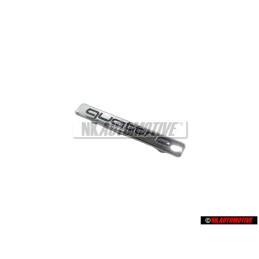 Audi Original QUATTRO Bord Embleme Monogramme Logo Chrome - 4D0853682 2ZZ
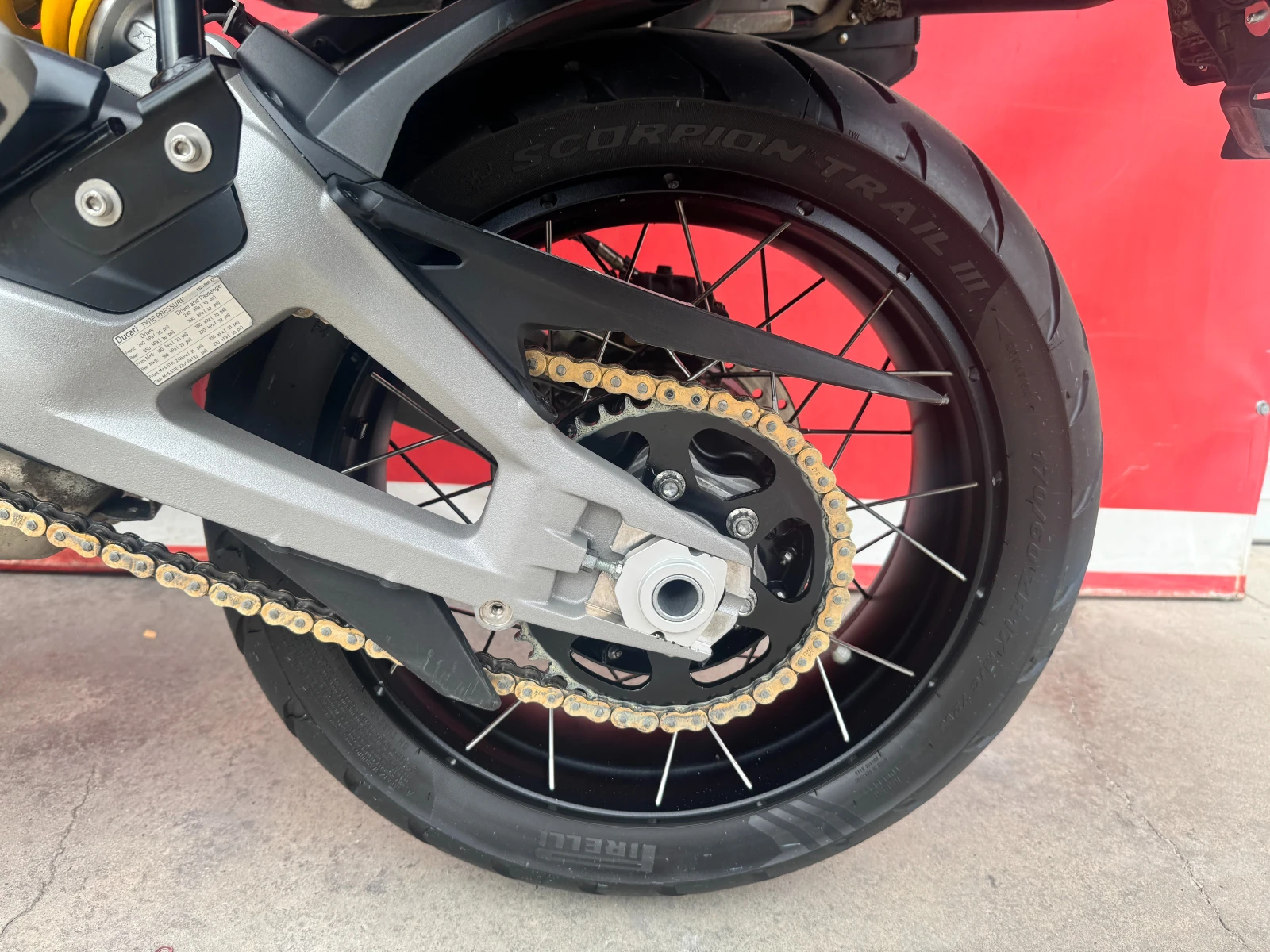 Ducati Multistrada V4 RALLY RADAR 3 �� ������ | Mobile.bg � ����������� 16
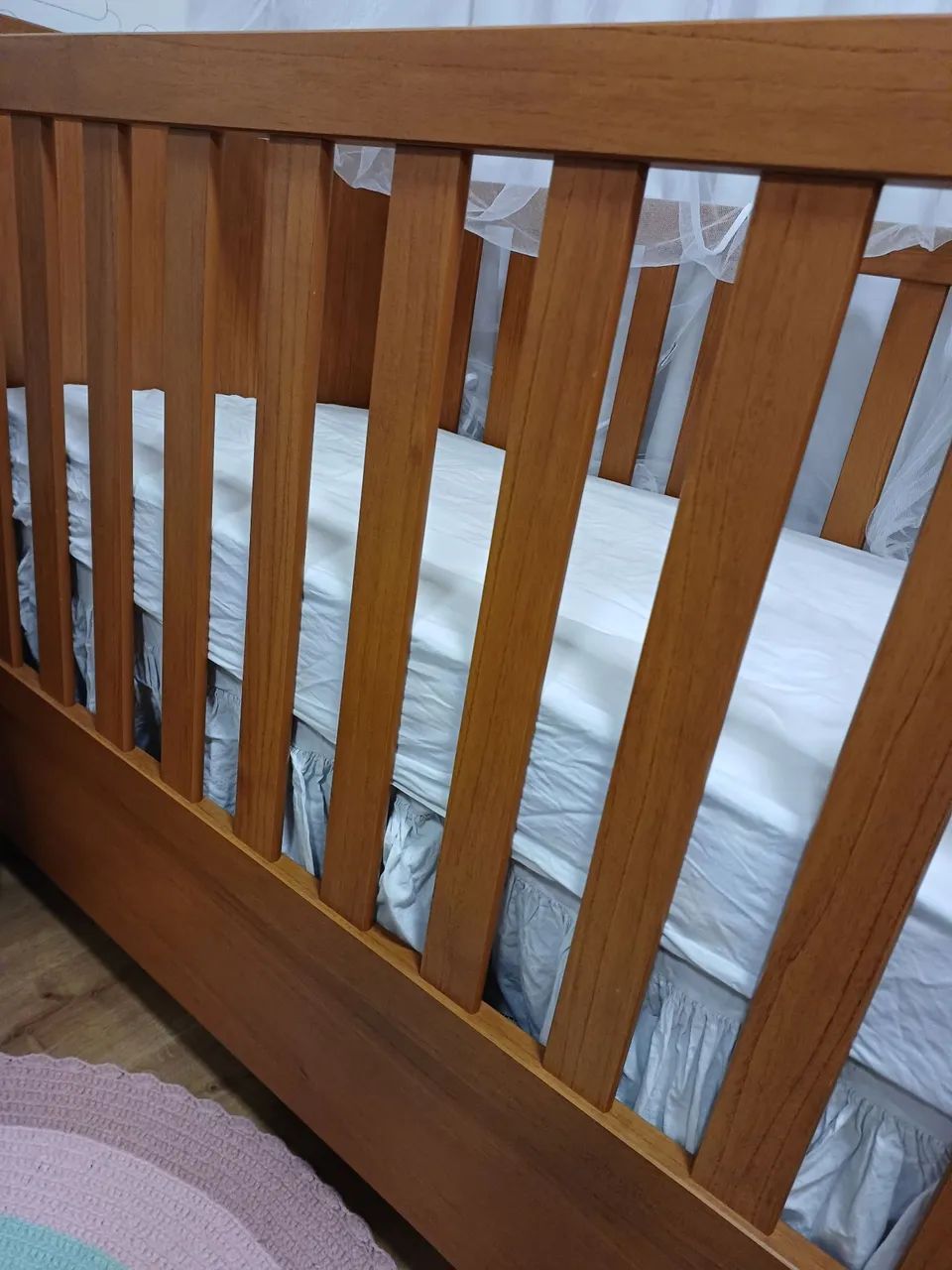 Berço seminovo 419361229573335041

### HOW TO COMPLETE THIS TASK
Give back the whole listing exactly as it stands. Drop every picture.

### EXERCISE RESPONSE
 Audi Original QUATTRO Bord Embleme Monogramme Logo Chrome - 4D0853682 2ZZ
 Ducati Multistrada V4 RALLY RADAR 3 �� ������ | Mobile.bg � ����������� 16
 Berço seminovo 419361229573335041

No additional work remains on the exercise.